**Task directions**: Exactly as written, retype the listing below, omitting the pictures.

**Recorded information**:
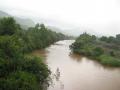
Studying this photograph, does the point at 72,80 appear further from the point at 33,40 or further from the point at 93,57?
the point at 33,40

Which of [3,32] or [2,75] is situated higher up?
[3,32]

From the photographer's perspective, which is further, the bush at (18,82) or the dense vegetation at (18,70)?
the dense vegetation at (18,70)

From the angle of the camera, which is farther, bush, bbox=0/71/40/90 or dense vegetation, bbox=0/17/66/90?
dense vegetation, bbox=0/17/66/90

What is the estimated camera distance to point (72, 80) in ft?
67.0

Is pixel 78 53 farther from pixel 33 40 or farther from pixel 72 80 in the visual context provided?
pixel 72 80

**The result**:
Studying this photograph, does the point at 72,80 appear further from the point at 33,40 or further from the point at 93,57?
the point at 33,40

Which of [3,32] or [2,75] is situated higher up?
[3,32]

From the photographer's perspective, which is further, the bush at (18,82) or the dense vegetation at (18,70)?
the dense vegetation at (18,70)

From the angle of the camera, which is farther, bush, bbox=0/71/40/90 or dense vegetation, bbox=0/17/66/90?
dense vegetation, bbox=0/17/66/90

What is the estimated camera distance to point (72, 80) in ft?
67.0

Is pixel 78 53 farther from pixel 33 40 or farther from pixel 72 80 in the visual context provided?
pixel 72 80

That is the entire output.